◆ Requests ◆
[1] Please retype the passage of the column on Dave McKinney from "And that brings" to "the appearance-of-impropriety web.", keeping every word and punctuation mark unchanged.
[2] Render this sentence from the column on Dave McKinney in Spanish: "McKinney married political consultant Ann Liston in April."

Perhaps the worst thing to happen to journalism over the years is its simplistic over-reliance on the mere "appearance of impropriety" to justify big, splashy stories.

It's based on the assumption that everybody is corrupt. No actual wrongdoing need ever be found - just something that might look a bit fishy to a reporter's overly suspicious eyes. There's no need to prove anything; one or two distant connections is enough to justify destroying somebody's reputation - which didn't deserve protection anyway because everybody is evil.

And that brings us to Dave McKinney, who resigned last week as the Statehouse bureau chief for the Chicago Sun-Times. It was a reversal of what's become the norm: In this case, a politician caught a journalist in the appearance-of-impropriety web.

McKinney married political consultant Ann Liston in April. Months before, however, McKinney, Liston, and her business partner Eric Adelstein constructed a "firewall" between Liston and Illinois politics. Adelstein formed a new company to handle all Illinois accounts, and Liston would not participate in those campaigns or receive any compensation. The Sun-Times signed off on this change in January.

That should've been the end of it. The campaign of GOP gubernatorial nominee Bruce Rauner knew about McKinney's marriage and never once complained, especially when McKinney was repeatedly and thoroughly gutting Governor Pat Quinn over his botched 2010 anti-violence initiative.

Rauner's campaign waited until October to play the appearance-of-impropriety card against McKinney when the Sun-Times ran a big story about how two people swore in affidavits that Rauner had issued threats against a top female executive at one of his investment firm's companies.

After failing to derail the piece, the Rauner campaign launched an attack on McKinney, who was just one of the story's three authors.

Rauner's campaign falsely charged that Liston was directly involved with and directly profiting from anti-Rauner efforts in Illinois. It claimed McKinney should never been put on the story.

◆ Given entries ◆
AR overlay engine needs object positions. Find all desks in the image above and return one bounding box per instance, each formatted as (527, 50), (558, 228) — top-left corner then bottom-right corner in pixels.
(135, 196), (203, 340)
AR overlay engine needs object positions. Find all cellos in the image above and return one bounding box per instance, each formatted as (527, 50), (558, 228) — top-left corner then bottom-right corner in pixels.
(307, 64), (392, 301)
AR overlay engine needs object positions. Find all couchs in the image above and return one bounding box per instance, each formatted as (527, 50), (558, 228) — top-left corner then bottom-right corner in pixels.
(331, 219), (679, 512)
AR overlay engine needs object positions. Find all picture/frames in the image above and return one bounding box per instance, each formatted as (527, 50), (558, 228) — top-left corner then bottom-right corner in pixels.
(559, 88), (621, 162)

◆ Answers to the tasks ◆
[1]
And that brings us to Dave McKinney, who resigned last week as the Statehouse bureau chief for the Chicago Sun-Times. It was a reversal of what's become the norm: In this case, a politician caught a journalist in the appearance-of-impropriety web.

[2] McKinney se casó con la consultora política Ann Liston en abril.